■ **WORK ITEM**
Only one stretch of the data below is wanted: the lines from the one with "Lampasas County Single" through the one with "4 bed Detached house in Hoyle Ing House...", repeated exactly.

[Start of section]

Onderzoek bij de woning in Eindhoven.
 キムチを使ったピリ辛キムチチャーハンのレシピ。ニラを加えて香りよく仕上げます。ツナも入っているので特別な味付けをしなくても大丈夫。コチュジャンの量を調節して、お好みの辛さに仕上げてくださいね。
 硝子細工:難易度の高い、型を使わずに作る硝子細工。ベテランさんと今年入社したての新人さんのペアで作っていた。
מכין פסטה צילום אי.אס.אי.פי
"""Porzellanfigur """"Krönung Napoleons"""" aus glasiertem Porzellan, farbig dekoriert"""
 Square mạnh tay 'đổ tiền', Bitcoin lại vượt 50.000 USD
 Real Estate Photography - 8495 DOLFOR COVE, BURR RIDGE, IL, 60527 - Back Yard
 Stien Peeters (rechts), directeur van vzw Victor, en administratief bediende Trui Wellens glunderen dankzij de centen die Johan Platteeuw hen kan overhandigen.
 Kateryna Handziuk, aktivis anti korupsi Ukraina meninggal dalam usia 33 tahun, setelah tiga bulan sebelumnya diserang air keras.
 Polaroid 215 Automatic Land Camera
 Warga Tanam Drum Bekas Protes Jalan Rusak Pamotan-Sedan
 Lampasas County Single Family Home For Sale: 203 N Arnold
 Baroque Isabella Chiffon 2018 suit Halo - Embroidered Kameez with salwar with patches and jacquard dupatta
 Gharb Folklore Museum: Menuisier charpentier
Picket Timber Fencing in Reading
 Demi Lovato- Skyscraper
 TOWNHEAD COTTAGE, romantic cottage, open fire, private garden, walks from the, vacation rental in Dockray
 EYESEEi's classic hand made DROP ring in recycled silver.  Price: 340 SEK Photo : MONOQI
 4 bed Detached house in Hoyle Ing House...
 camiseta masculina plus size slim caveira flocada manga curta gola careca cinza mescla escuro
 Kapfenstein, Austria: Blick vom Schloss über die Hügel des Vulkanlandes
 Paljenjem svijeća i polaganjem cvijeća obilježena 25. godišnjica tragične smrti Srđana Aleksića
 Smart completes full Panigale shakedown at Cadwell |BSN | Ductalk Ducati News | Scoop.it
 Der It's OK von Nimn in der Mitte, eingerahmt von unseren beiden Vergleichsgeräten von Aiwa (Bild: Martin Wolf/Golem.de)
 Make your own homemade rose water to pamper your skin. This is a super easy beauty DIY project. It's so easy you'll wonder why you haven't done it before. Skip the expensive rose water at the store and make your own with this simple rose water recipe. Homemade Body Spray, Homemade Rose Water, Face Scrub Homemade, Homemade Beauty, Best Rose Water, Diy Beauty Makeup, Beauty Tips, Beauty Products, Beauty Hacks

[End of section]

■ **ANSWER BOX**
 Lampasas County Single Family Home For Sale: 203 N Arnold
 Baroque Isabella Chiffon 2018 suit Halo - Embroidered Kameez with salwar with patches and jacquard dupatta
 Gharb Folklore Museum: Menuisier charpentier
Picket Timber Fencing in Reading
 Demi Lovato- Skyscraper
 TOWNHEAD COTTAGE, romantic cottage, open fire, private garden, walks from the, vacation rental in Dockray
 EYESEEi's classic hand made DROP ring in recycled silver.  Price: 340 SEK Photo : MONOQI
 4 bed Detached house in Hoyle Ing House...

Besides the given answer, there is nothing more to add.